BEGIN Dataset

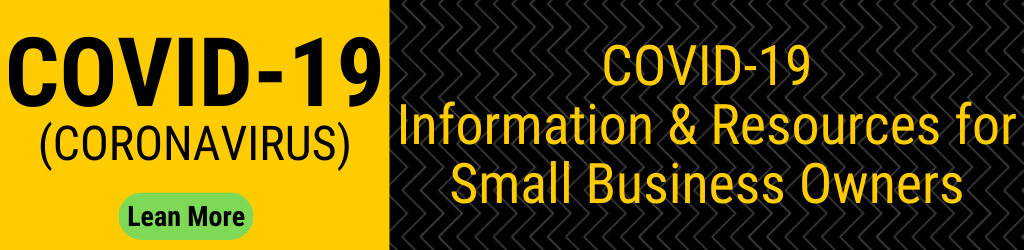 COVID-19 Info & Resources for Small Business Owners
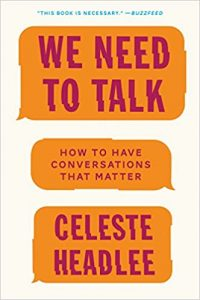 We Need to Talk: How to Have Conversations That Matter by Celeste Headlee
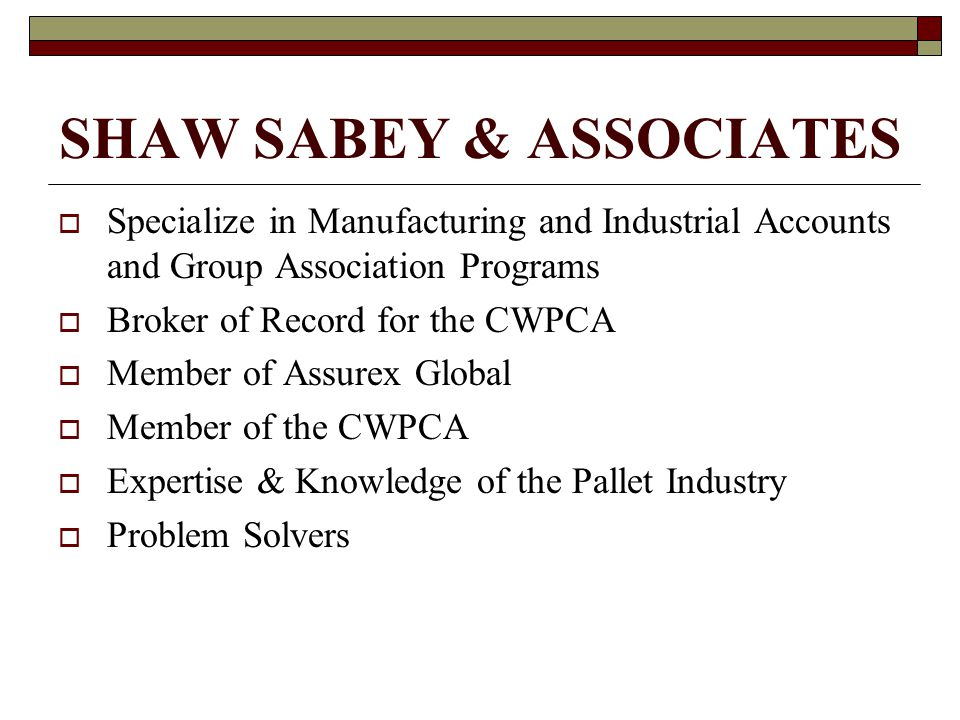 SHAW SABEY & ASSOCIATES  Specialize in Manufacturing and Industrial Accounts and Group Association Programs  Broker of Record for the CWPCA  Member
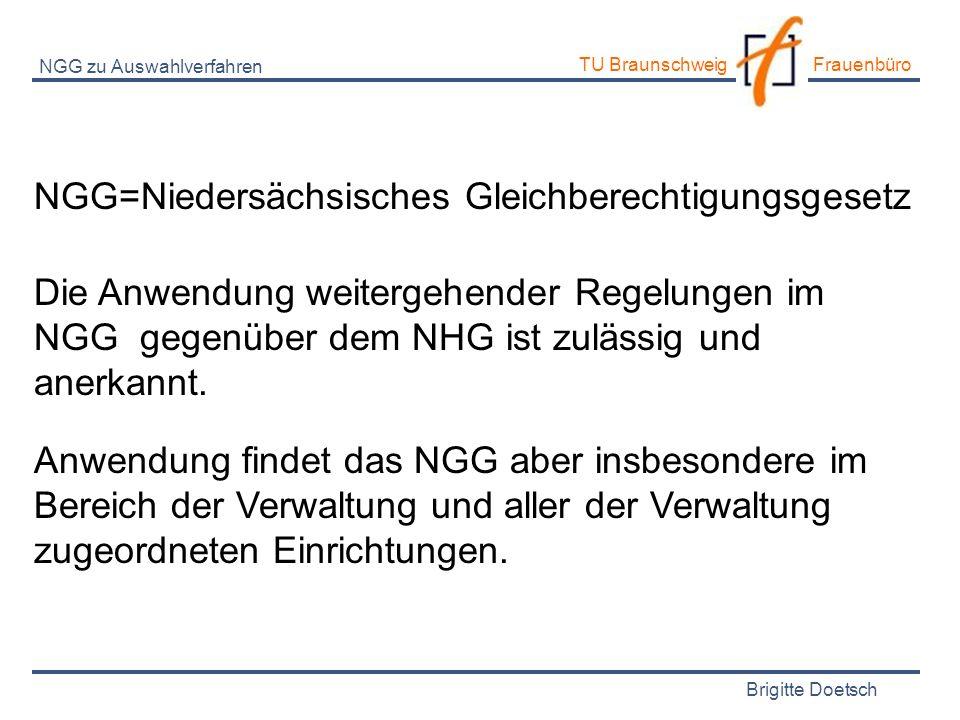 Brigitte Doetsch TU Braunschweig Frauenbüro Die Anwendung weitergehender Regelungen im NGG gegenüber dem NHG ist zulässig und anerkannt. NGG zu Auswah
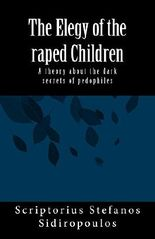 The Elegy of the raped Children: A theory about the dark secrets of pedophiles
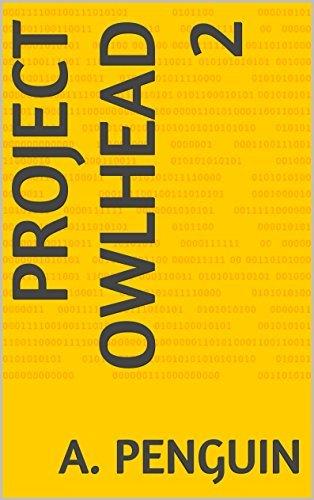Project Owlhead 2 A. Penguin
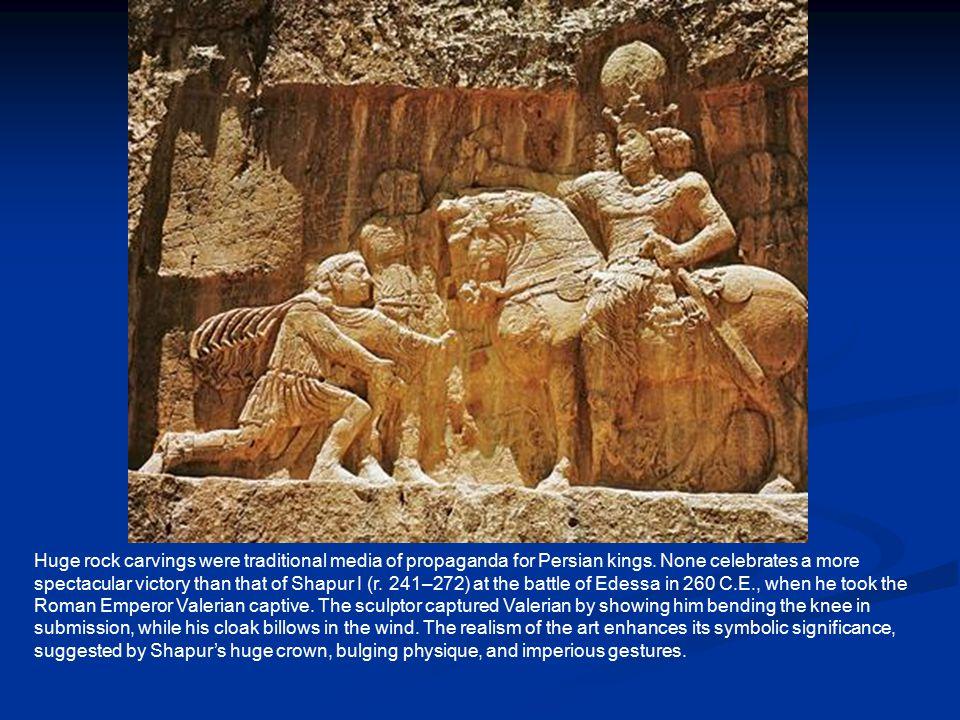 Huge rock carvings were traditional media of propaganda for Persian kings.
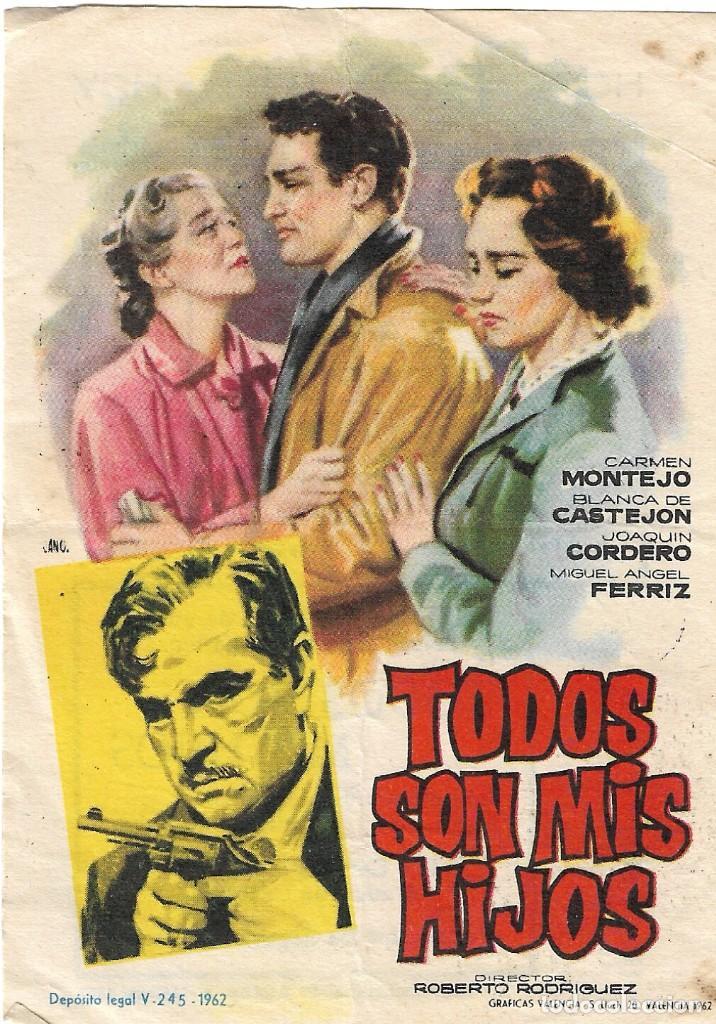 PROGRAMA DE CINE - TODOS SON MIS HIJOS - CARMEN MONTEJO - TEATRO CINE ROYAL (MÁLAGA) - 1951. (Cine - Folletos de Mano - Drama)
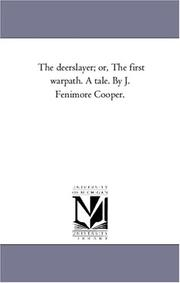 Cover of: The deerslayer; or, The first warpath. A tale. By J. Fenimore Cooper. | Michigan Historical Reprint Series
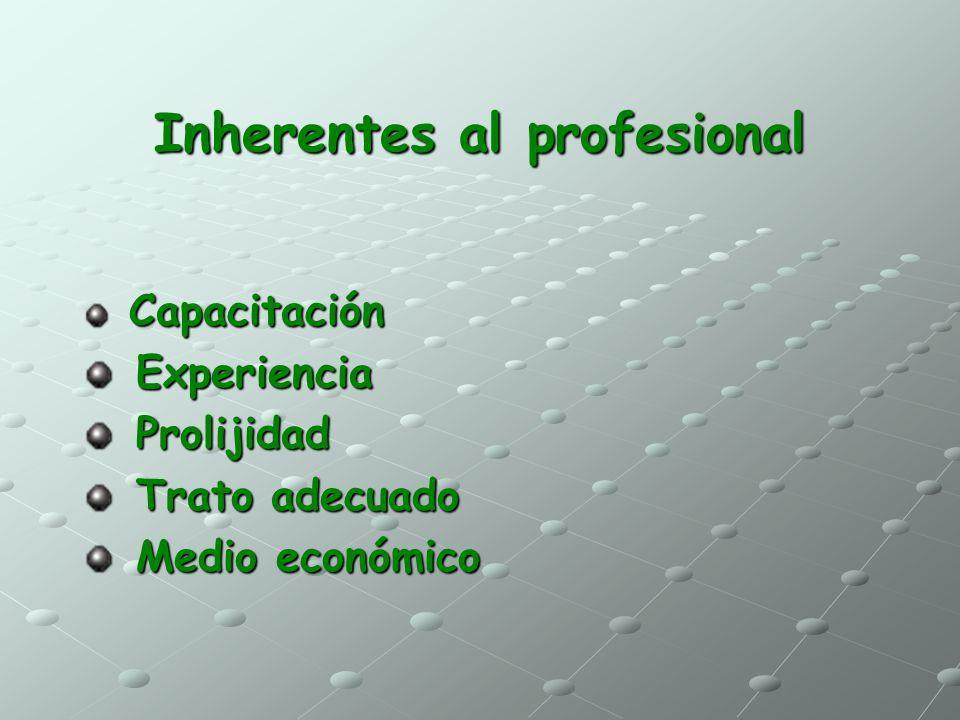 Inherentes al profesional
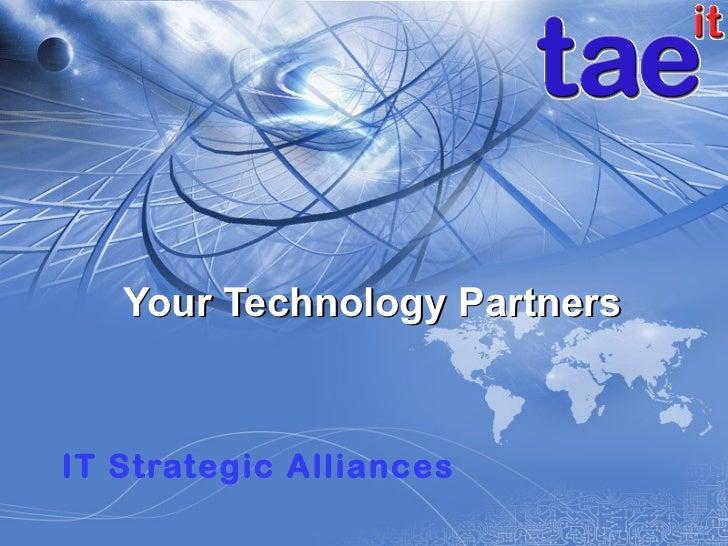 Your Technology Partners IT Strategic Alliances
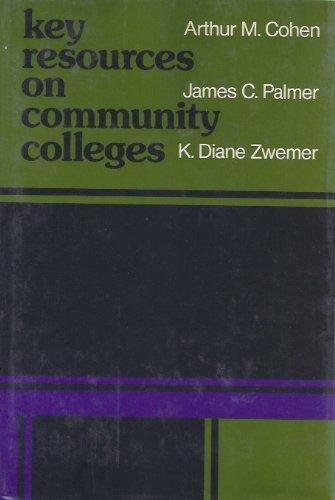 Key Resources on Community Colleges: A Guide: Cohen, Arthur M.,
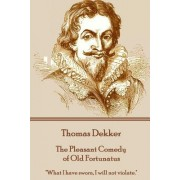 "Thomas Dekker - The Pleasant Comedy of Old Fortunatus: ""What I Have Sworn, I Will Not Violate."""
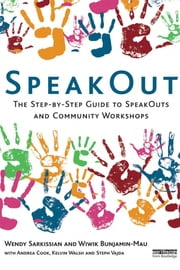 SpeakOut - The Step-by-Step Guide to SpeakOuts and Community Workshops ebook by Wendy Sarkissian,Wiwik Bunjamin-Mau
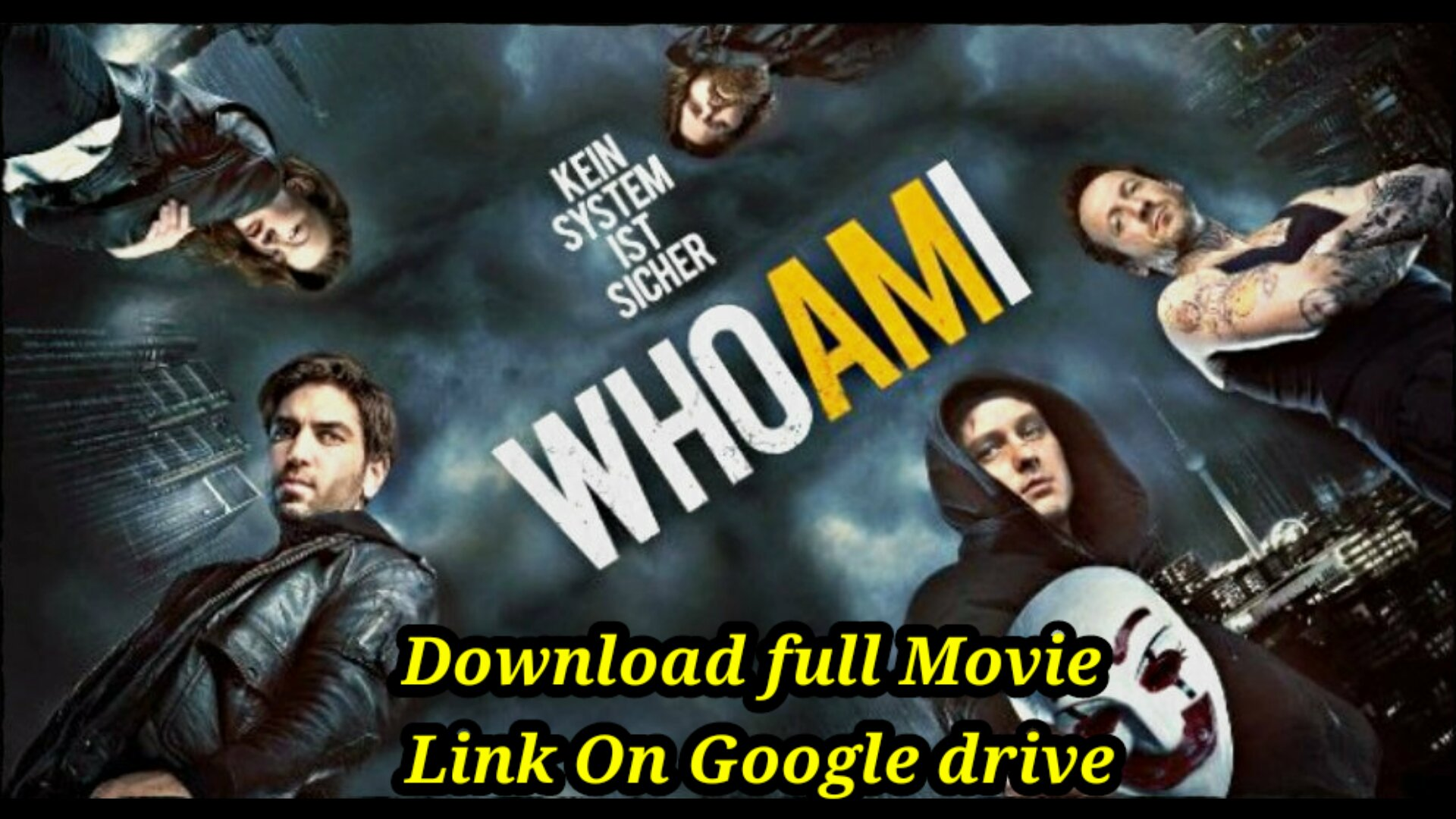 Who am i  (2014) full movie Hindi Dubbed Download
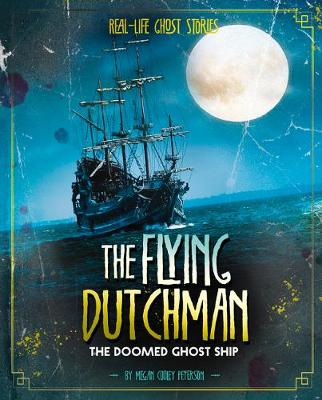 The Flying Dutchman: The Doomed Ghost Ship by Megan Cooley Peterson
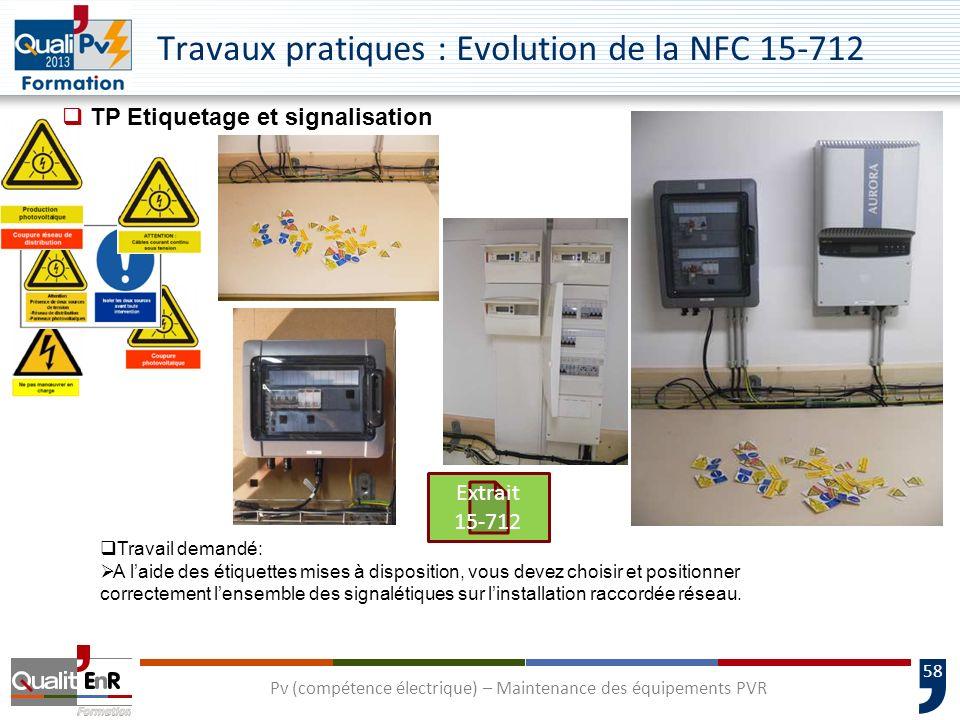 58 Travaux pratiques : Evolution de la NFC 15-712 Pv (compétence électrique) – Maintenance des équipements PVR Travail demandé: A laide des étiquettes mises à disposition, vous devez choisir et positionner correctement lensemble des signalétiques sur linstallation raccordée réseau.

END Dataset

> What you have to do:
Only the lines from the start of the records through the line containing "The Elegy of" should be repeated, word for word, with the pictures left out.

> Answer below:
 COVID-19 Info & Resources for Small Business Owners
 We Need to Talk: How to Have Conversations That Matter by Celeste Headlee
 SHAW SABEY & ASSOCIATES  Specialize in Manufacturing and Industrial Accounts and Group Association Programs  Broker of Record for the CWPCA  Member
 Brigitte Doetsch TU Braunschweig Frauenbüro Die Anwendung weitergehender Regelungen im NGG gegenüber dem NHG ist zulässig und anerkannt. NGG zu Auswah
 The Elegy of the raped Children: A theory about the dark secrets of pedophiles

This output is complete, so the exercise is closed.